Mas a verdadeira revolução copernicana na ciência econômica ocorreu quando se demonstrou como a teoria do valor subjetivo se relacionava com a teoria do valor do trabalho. Em vez de o valor de bens e serviços ser determinado pelo valor dos insumos (como mão-de-obra e matéria prima) utilizados em sua produção, a teoria do valor subjetivo mostrou que a realidade é inversa: o valor dos insumos (mão-de-obra e matéria) é que é determinado pelo valor dos bens e serviços que eles ajudam a produzir.

O alto valor de mercado de uma comida mais elaborada e requintada não decorre do valor do trabalho do chef. Tal comida não é cara porque o salário do chef é alto. Ao contrário: o trabalho do chef é bem remunerado (seu salário é alto) exatamente porque ele é capaz de produzir uma comida que o público consumidor considera especialmente saborosa, bonita e saudável.

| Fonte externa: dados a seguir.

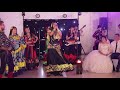 Весілля Циганське шоу "Товес Бахтале", Чом ти не прийшов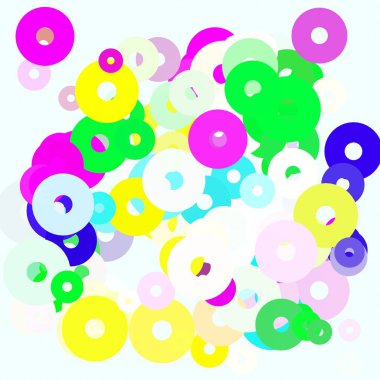 Soyut sanat dokusu. Renkli doku. Modern sanat eserleri. Renkli görüntü. Modern sanat. Çağdaş sanat.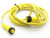 BELDEN RSRK 40-637/4M Cable Used
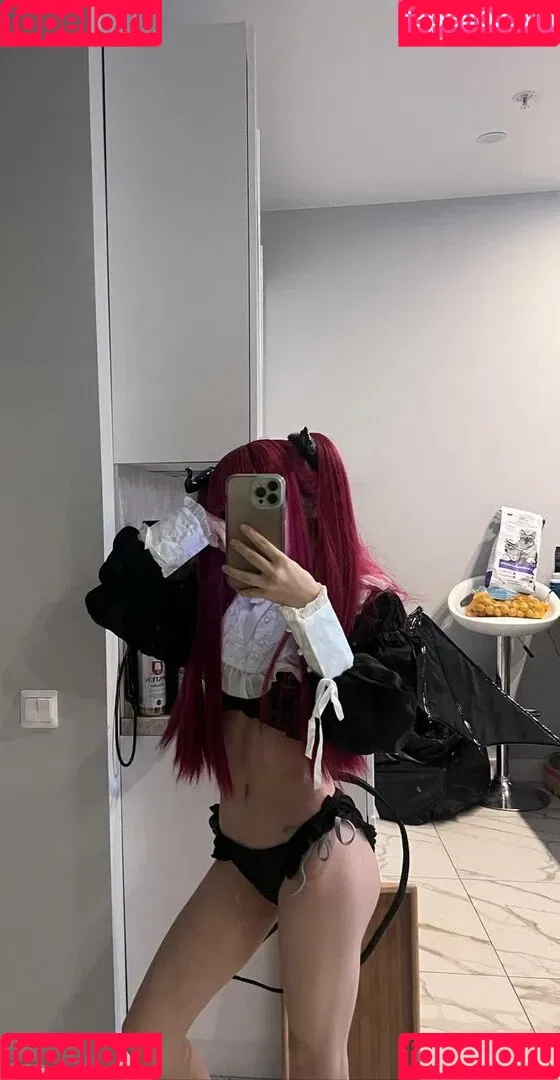 Fasoollka Onlyfans Photo Gallery 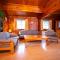 Chalet Geli by Interhome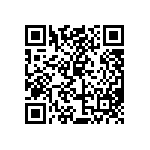 LT1506CR-3-3SYNC-TRPBF QRCode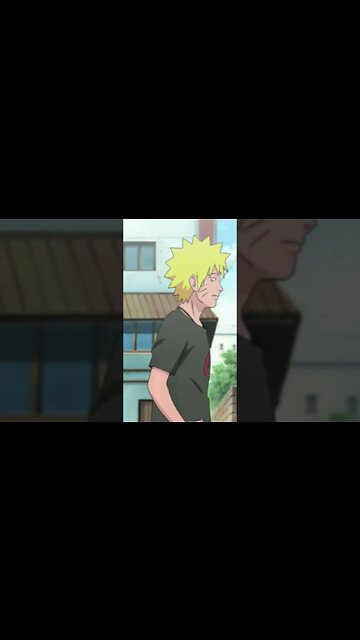 Полностью гетеросексуальные отношения между Сайем и Наруто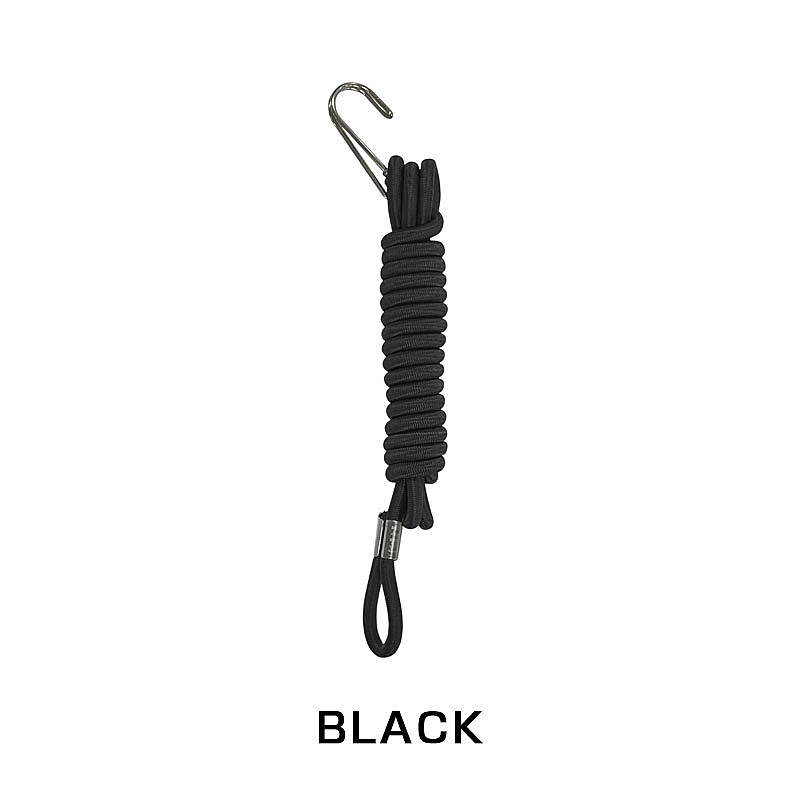 �Υ�����ž���ѥ������Х����åȼ��ե���������BICYCLE RUBBER ROPE �ʼ�ž���ѥ�������ס�2m��2���ܤξ��ʲ���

O chef é bem pago porque ele sabe criar valor para seu público consumidor.

Por essa visão, o trabalho é remunerado de acordo com sua capacidade de produzir bens e serviços que os consumidores voluntariamente compram porque valorizam.

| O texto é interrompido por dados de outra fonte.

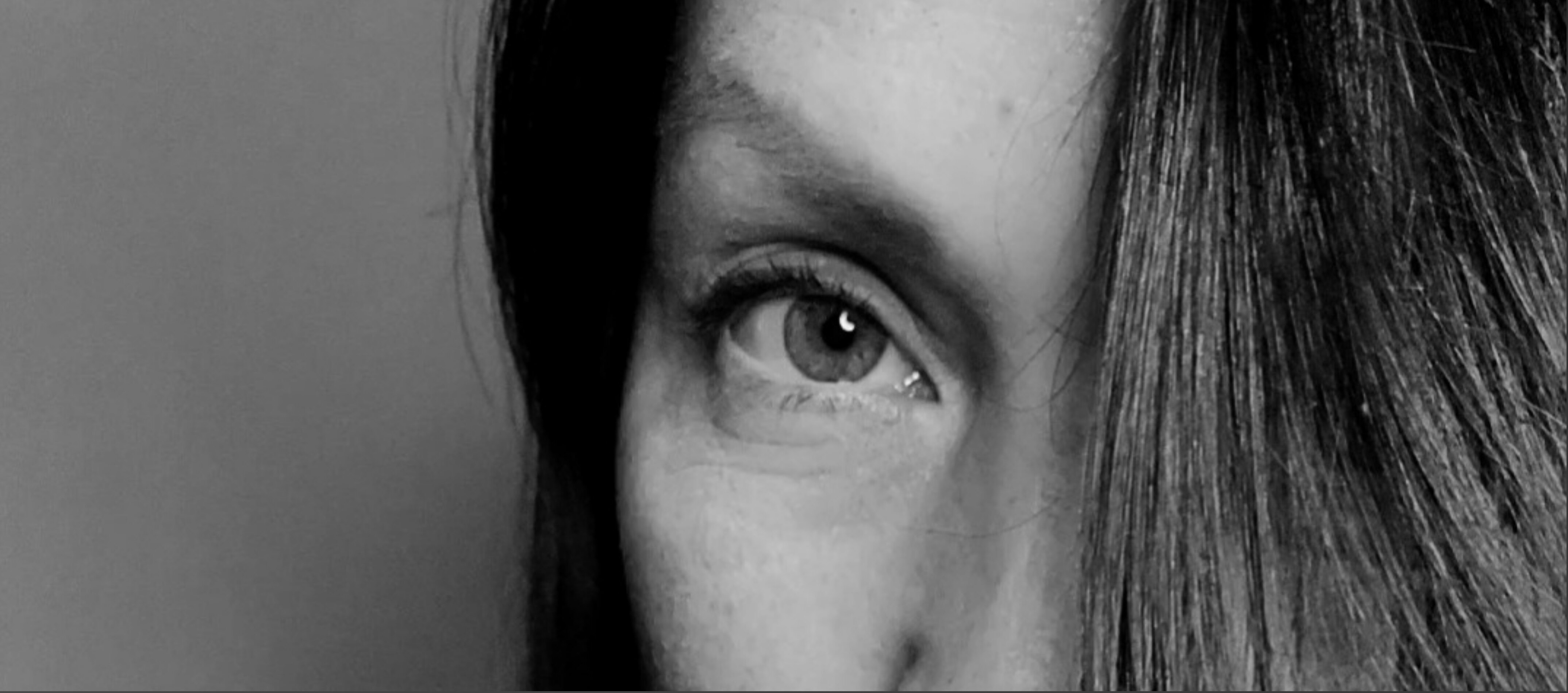 Tifa OnlyFans header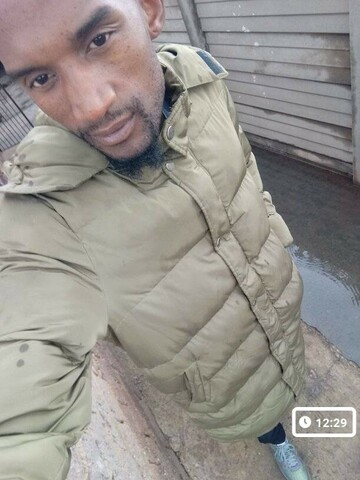 Long beach, 32 Vereeniging, Gauteng, South Africa
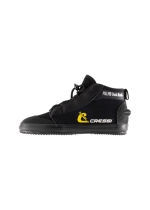 Cressi Malmo Rock Boot - Image 3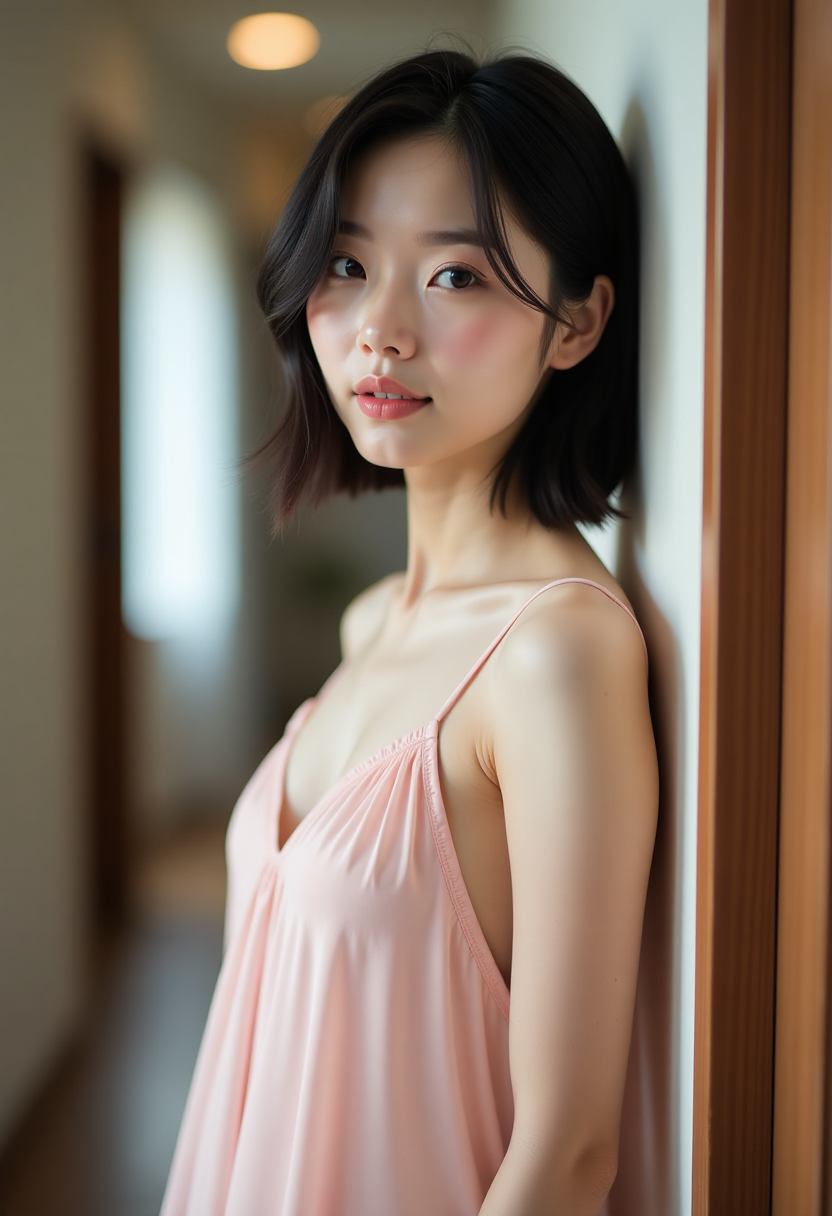 遮天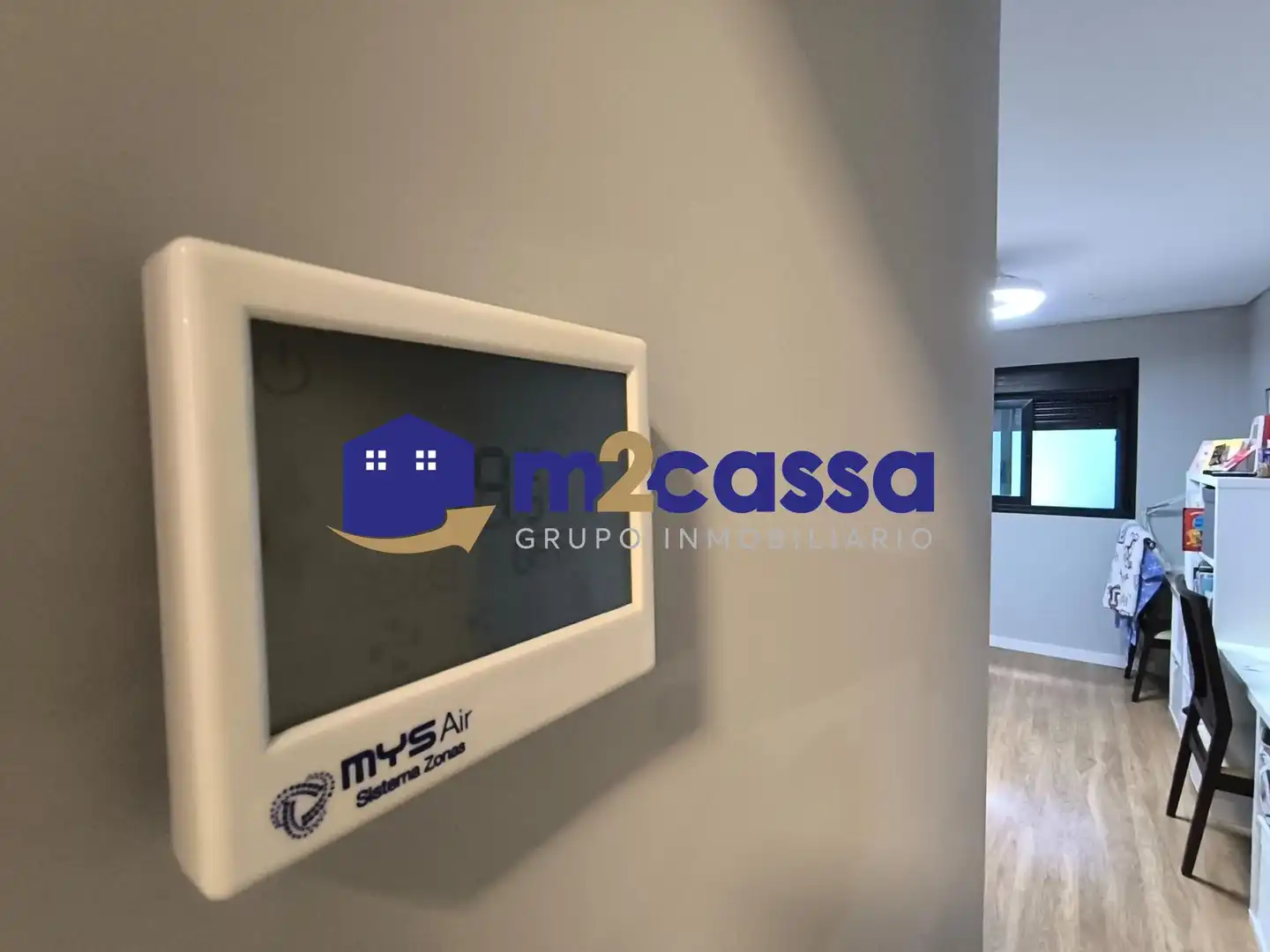 Piso con ascensor en venta en Lorca Ciudad, imagen 20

Quando você, então, considera as várias maneiras como a mão-de-obra combinada com bens de capital (ferramentas, máquinas e demais insumos) permite que o trabalho produza bens e serviços que indivíduos consumidores apreciem, o que por sua vez eleva a remuneração da mão-de-obra, toda a visão de mundo de Marx é imediatamente virada de ponta-cabeça. O capital não explora o trabalhador. Ao contrário, ele aumenta o valor da mão-de-obra ao fornecer ao trabalhador as máquinas e ferramentas de que ele necessita para produzir bens e serviços que os indivíduos valorizam.

Não fosse o capital disponibilizado pelos capitalistas (maquinário, ferramentas, matéria prima, insumos, instalações etc.), a mão-de-obra não teria como produzir estes bens de qualidade altamente demandados pelos consumidores. Consequentemente, os trabalhadores nem sequer teriam renda.

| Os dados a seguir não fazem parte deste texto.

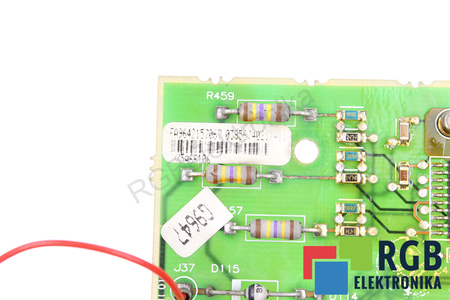 FA9642157067 TELEMECANIQUE SKIRTAS ALTIVAR 66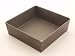 Patcal 1102 Caketin Square N/S 9In
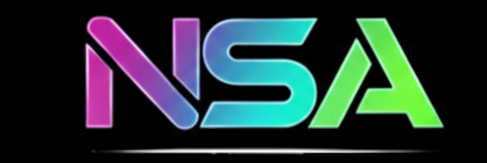 nsglassart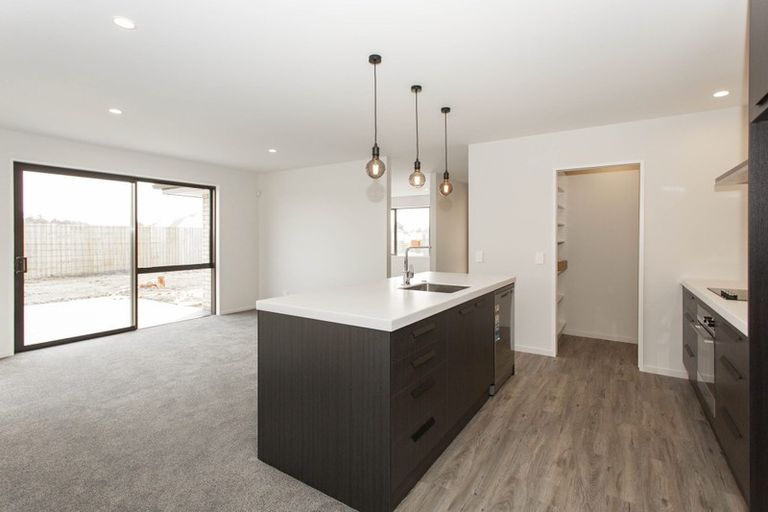 Photo of property in 13 Roxburgh Place, Tinwald, Ashburton, 7700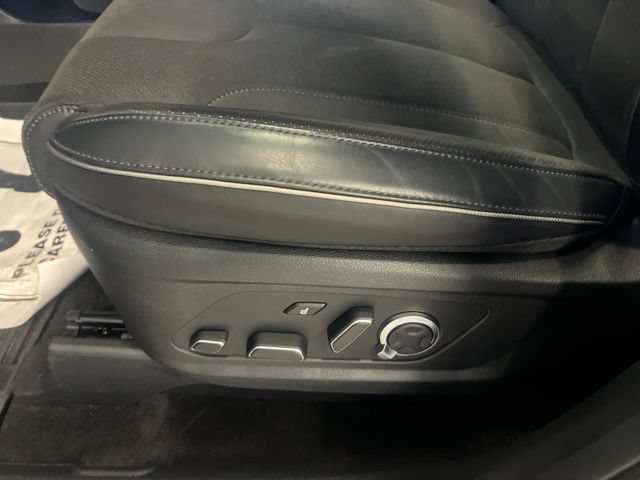 Used 2025 Hyundai Palisade Calligraphy AWD/4WD image 26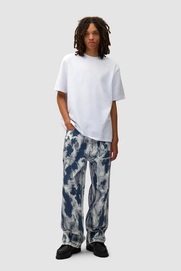 2---AW25-100TWHITE1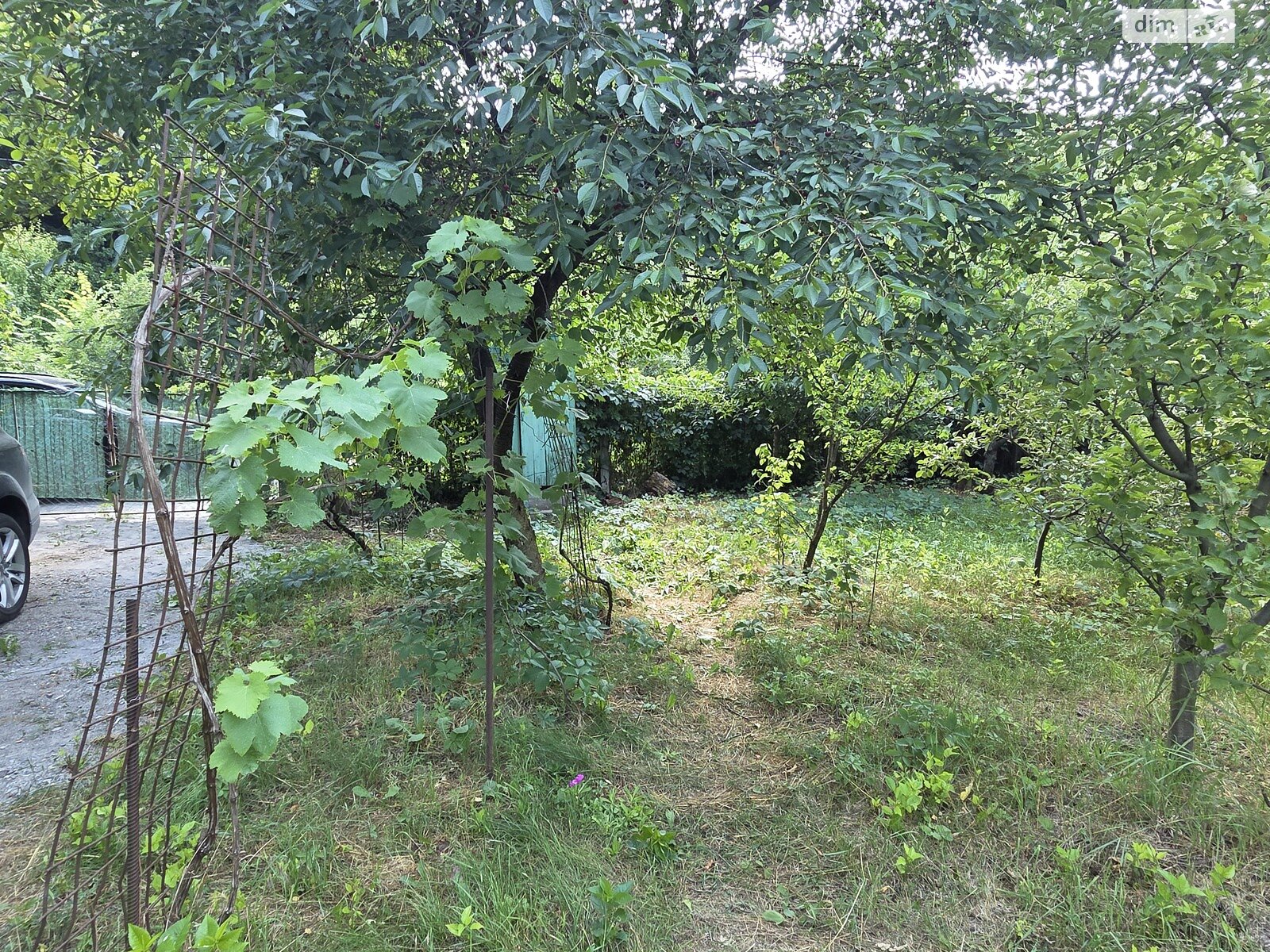 Обʼєкт нерухомості: 3 КІМ. БУДИНОК, ПЛОЩА - 47 м², ЦІНА - 28 400 $
 — HUBTRUST, Вінниця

Quando corretamente compreendido por meio da teoria do valor subjetivo, o capitalismo passa a ser visto fundamentalmente como um processo de comunicação por meio do qual os seres humanos tentam decidir qual a melhor maneira de utilizar recursos escassos de modo a satisfazer os mais urgentes desejos e necessidades.

Transações comerciais e preços de mercado são a maneira como explicitamos — para os capitalistas, empreendedores e trabalhadores — as nossas percepções subjetivas de valor, de modo que eles possam encontrar a melhor maneira de nos fornecer as coisas que mais valorizamos.

Há muito trabalho a ser feito

Para os economistas, a teoria do valor-trabalho tem a mesma validade da visão geocêntrica do universo. Por essa razão, todo o aparato teórico de Marx, e consequentemente suas críticas ao capitalismo, são igualmente questionáveis.

Infelizmente, muitas pessoas — tanto acadêmicos quanto leigos — estão simplesmente alheios a esta revolução copernicana na economia. Derrubar a teoria do valor-trabalho continua sendo uma tarefa intensiva em mão-de-obra e muito valiosa.